Chi vuole far fuori Perissinotto

Dunque, sarebbero favorevoli alla sfiducia De Agostini (2,43%), Caltagirone (2,27%), Leonardo Del Vecchio (3%), anche se quest’ultimo non è rappresentato al cda, essendo salito a tale quota solo recentemente, ma che aveva lasciato un anno fa il consiglio, in contrapposizione proprio al management, più che con l’ex presidente Cesare Geronzi.

Anche Fondazione Crt, che tramite Effeti controlla Generali al 2,2%, avrebbe appoggiato la mozione di sfiducia. L’unico grande azionista a restare contrario alla richiesta di dimissioni di Perissinotto è Palladio Finanziaria, da sempre sponsor dell’attuale ad e che rappresenta industriali del nord riuniti.

 

Sullo sfondo la fusione Unipol Fonsai

E qui la vicenda si ricollega con ogni evidenza all’intricata vicenda di Unipol e Fondiaria Sai. In breve, la questione è la seguente: Palladio Finanziaria e Sator, rispettivamente guidate da Roberto Meneguzzo e Matteo Arpe, hanno lanciato una controproposta a Premafin prima e a FonSai dopo, alternativa a quella di Unipol, quest’ultima sostenuta fortemente da Mediobanca e Unicredit.

Piazzetta Cuccia, infatti, ritiene che il piano di fusione di Unipol con Premafin, FonSai e Milano Assicurazioni sarebbe l’unico modo per mettere in sicurezza i suoi ingenti crediti verso le società dei Ligresti, di cui 1,1 miliardi verso FonSai in prestiti subordinati. Ora, malgrado Perissinotto si sia sempre dichiarato fuori dalla partita e non abbia mai pubblicamente appoggiato l’iniziativa di Arpe e Meneguzzo, egli è lo stesso sospettato di sostenerla, con ciò allargando il divario con il maggiore azionista in Generali, Mediobanca, appunto.

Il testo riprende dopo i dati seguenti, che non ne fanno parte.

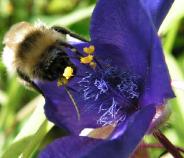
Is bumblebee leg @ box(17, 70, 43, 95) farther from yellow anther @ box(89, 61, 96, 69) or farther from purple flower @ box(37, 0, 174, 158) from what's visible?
yellow anther @ box(89, 61, 96, 69)

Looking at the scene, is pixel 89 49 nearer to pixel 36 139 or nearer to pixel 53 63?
pixel 53 63

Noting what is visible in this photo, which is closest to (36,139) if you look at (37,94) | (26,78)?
(26,78)

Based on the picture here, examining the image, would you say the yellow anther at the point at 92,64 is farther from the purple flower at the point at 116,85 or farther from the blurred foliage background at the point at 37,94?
the blurred foliage background at the point at 37,94

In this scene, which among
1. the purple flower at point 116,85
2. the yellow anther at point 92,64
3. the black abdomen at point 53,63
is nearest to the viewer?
the purple flower at point 116,85

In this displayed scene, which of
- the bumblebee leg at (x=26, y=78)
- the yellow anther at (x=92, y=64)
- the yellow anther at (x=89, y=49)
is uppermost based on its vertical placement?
the yellow anther at (x=89, y=49)

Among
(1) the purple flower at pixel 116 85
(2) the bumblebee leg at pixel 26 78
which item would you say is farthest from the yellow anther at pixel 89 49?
(2) the bumblebee leg at pixel 26 78

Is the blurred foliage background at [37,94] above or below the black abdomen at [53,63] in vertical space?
below

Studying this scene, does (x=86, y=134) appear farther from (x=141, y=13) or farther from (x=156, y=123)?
(x=141, y=13)
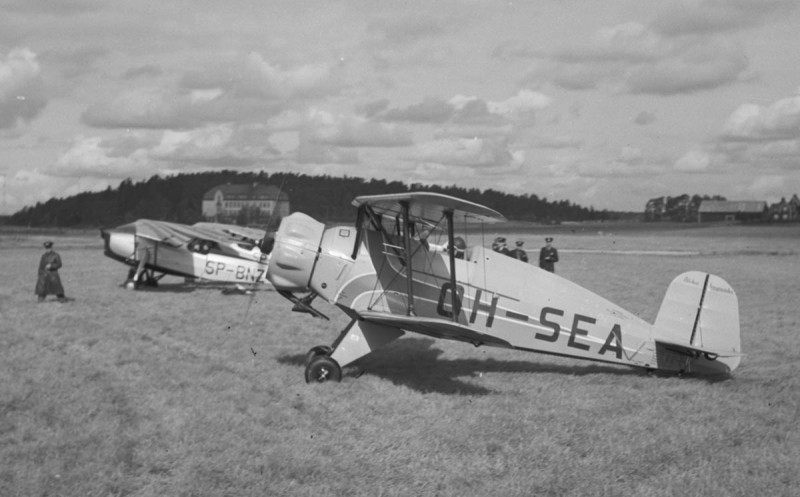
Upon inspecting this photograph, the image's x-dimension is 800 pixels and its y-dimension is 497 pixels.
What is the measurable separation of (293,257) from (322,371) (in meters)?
1.33

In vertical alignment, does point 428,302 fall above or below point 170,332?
above

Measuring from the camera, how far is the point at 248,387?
7488mm

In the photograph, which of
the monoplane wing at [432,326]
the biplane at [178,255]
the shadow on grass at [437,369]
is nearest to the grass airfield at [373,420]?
the shadow on grass at [437,369]

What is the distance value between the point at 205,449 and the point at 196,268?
13512mm

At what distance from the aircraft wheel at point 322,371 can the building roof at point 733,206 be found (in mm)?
109848

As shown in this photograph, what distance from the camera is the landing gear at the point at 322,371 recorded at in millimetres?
7742

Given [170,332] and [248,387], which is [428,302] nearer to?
[248,387]

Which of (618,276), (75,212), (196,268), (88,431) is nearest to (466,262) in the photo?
(88,431)

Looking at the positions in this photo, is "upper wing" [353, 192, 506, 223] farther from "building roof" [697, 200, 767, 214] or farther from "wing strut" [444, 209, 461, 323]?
"building roof" [697, 200, 767, 214]

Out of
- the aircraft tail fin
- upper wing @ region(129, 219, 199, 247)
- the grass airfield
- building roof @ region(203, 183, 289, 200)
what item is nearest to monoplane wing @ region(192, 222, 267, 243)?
upper wing @ region(129, 219, 199, 247)

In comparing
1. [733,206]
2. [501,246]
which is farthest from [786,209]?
[501,246]

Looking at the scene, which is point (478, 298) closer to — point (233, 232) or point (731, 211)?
point (233, 232)

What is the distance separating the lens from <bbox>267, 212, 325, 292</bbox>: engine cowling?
8.02 meters

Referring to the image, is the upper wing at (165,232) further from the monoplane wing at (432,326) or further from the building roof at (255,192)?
the monoplane wing at (432,326)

E’ lo stesso manager a riconoscere che proprio questo presunto pregiudizio sarebbe alla base della richiesta di sue dimissioni. Lo scrive esplicitamente in una lettera inviata ai consiglieri, in cui ribadisce di essere estraneo all’offerta Sator Palladio, anche se allo stesso tempo non rinuncia ad esprimere il suo parere sul piano Unipol, che egli considera sbagliato e pericoloso, per via anche della difficile salute finanziaria del “salvatore”, ossia di Bologna. Perissinotto condivide l’idea che Mediobanca sarebbe una banca sistemica, ma conferma che ciò riguarderebbe l’azionista, non Generali in sé.

Insomma, la vicenda è il frutto dell’intreccio tra situazioni diverse nel panorama bancario e assicurativo italiano, in cui ancora una volta il ruolo clou è svolto da Mediobanca, regista e anche parte coinvolta nell’operazione, tanto che la stessa Consob ha pubblicamente espresso riserve su tale punto, in particolare.